Le variant Bundibugyo d'Ebola ne cesse de se répandre, particulièrement en République Démocratique du Congo (RDC), où plus de 900 cas sont suspects. Ce lundi 25 mai, l'Ouganda a enregistré deux nouvelles infections, portant à sept le nombre total de cas officiellement confirmés. Parmi eux, un patient a succombé à la maladie depuis que l'épidémie a été déclarée le 15 mai dernier. Le ministère de la Santé a précisé que les nouveaux cas sont des membres du personnel médical d'une clinique de Kampala, actuellement hospitalisés dans une unité de traitement dédiée.

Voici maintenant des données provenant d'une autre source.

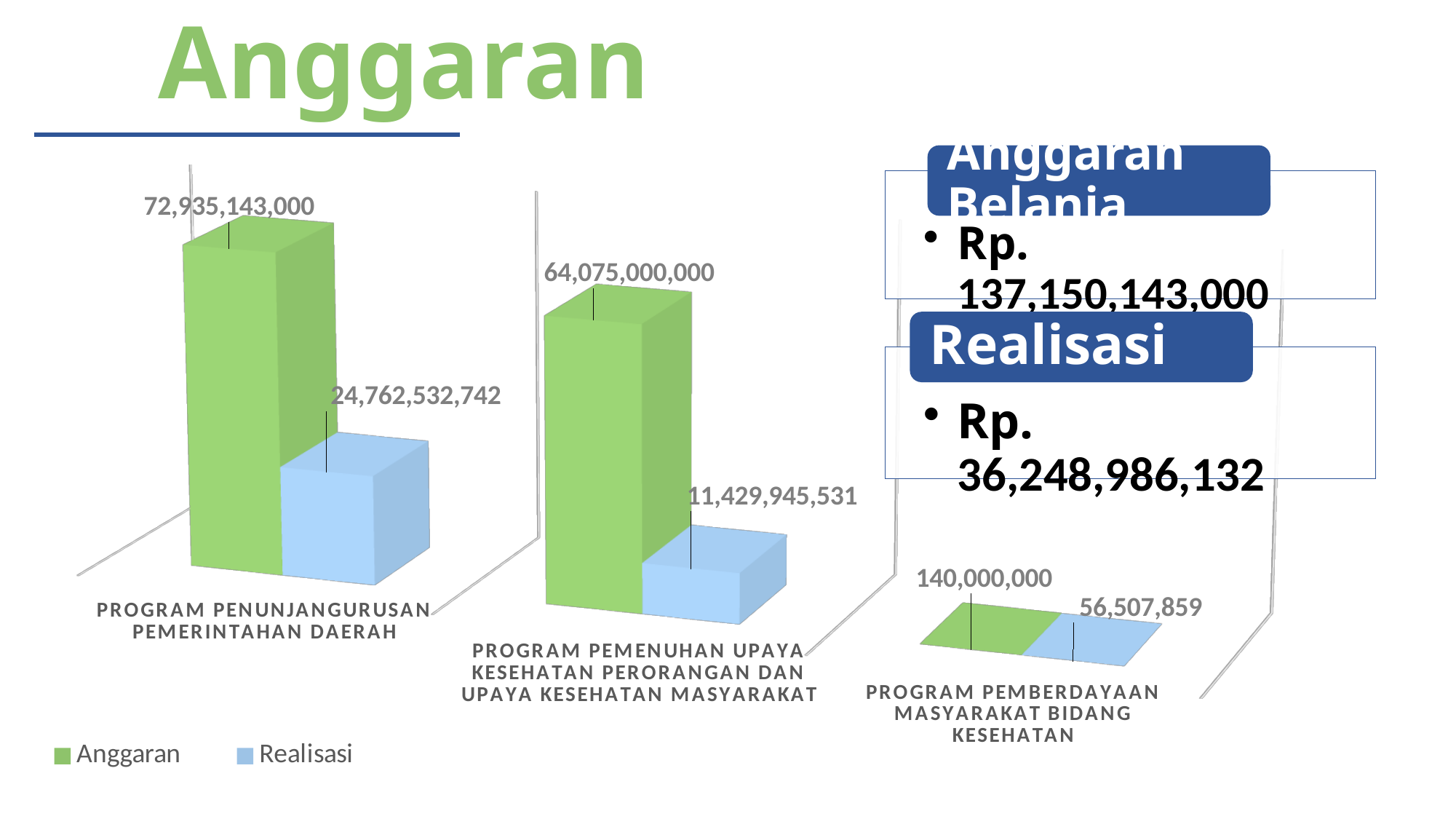
Which program has the lowest Realisasi value? Program Pemberdayaan Masyarakat Bidang Kesehatan How many program categories are shown in the chart? 3 What is the Realisasi value for Program Pemberdayaan Masyarakat Bidang Kesehatan? 56,507,859 How many series does the chart legend list? 2 What is the difference between Anggaran and Realisasi for Program Pemberdayaan Masyarakat Bidang Kesehatan? 83,492,141 Which program has the highest Anggaran value? Program Penunjangurusan Pemerintahan Daerah Which is larger: the Realisasi for Program Penunjangurusan Pemerintahan Daerah or the Realisasi for Program Pemenuhan Upaya Kesehatan Perorangan dan Upaya Kesehatan Masyarakat? Program Penunjangurusan Pemerintahan Daerah What type of chart is shown on the slide? Bar chart What is the difference between Anggaran and Realisasi for Program Penunjangurusan Pemerintahan Daerah? 48,172,610,258 What is the Realisasi value for Program Penunjangurusan Pemerintahan Daerah? 24,762,532,742 What is the Anggaran value for Program Pemenuhan Upaya Kesehatan Perorangan dan Upaya Kesehatan Masyarakat? 64,075,000,000 What is the Anggaran value for Program Penunjangurusan Pemerintahan Daerah? 72,935,143,000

La situation est d'autant plus inquiétante que le virus déborde les frontières de la RDC, épicentre de cette crise sanitaire. Selon l'Organisation Mondiale de la Santé (OMS), 204 décès ont été rapportés, révélant une létalité élevée dans une région où les infrastructures de santé sont gravement limitées. Florent Uzzeni, coordinateur de Médecins Sans Frontières (MSF), a récemment averti que les bilans sont probablement sous-estimés, notamment en raison des difficultés d'accès au terrain. La prévention de l'épidémie est aussi entravée par la présence de groupes armés dans les zones affectées.

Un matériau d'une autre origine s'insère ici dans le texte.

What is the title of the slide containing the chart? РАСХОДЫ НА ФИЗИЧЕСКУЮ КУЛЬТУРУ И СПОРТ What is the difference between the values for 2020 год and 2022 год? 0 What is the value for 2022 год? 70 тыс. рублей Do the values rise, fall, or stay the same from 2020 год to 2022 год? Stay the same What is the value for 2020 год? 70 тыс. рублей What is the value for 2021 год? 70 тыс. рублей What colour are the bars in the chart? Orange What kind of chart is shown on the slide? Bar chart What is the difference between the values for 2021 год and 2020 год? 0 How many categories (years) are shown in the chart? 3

Dix pays africains à risque
Jean Kaseya, directeur de l'Africa CDC, a lancé un appel à la vigilance lors d'une conférence à Kampala, indiquant que dix pays africains sont désormais en situation d'alerte : Soudan du Sud, Rwanda, Kenya, Tanzanie, Éthiopie, Congo Brazzaville, Burundi, Angola, Centrafrique et Zambie. Ces nations doivent se préparer à une éventuelle propagation du virus.
Actuellement, il n'existe ni vaccin ni traitement spécifique contre le variant Bundibugyo, qui affiche un taux de létalité atteignant 50 %. L'OMS a exprimé sa profonde inquiétude, déclarant que la situation pourrait perdurer au-delà de deux mois. Il est crucial d'intensifier les efforts pour contrôler cette épidémie et protéger les populations à risque.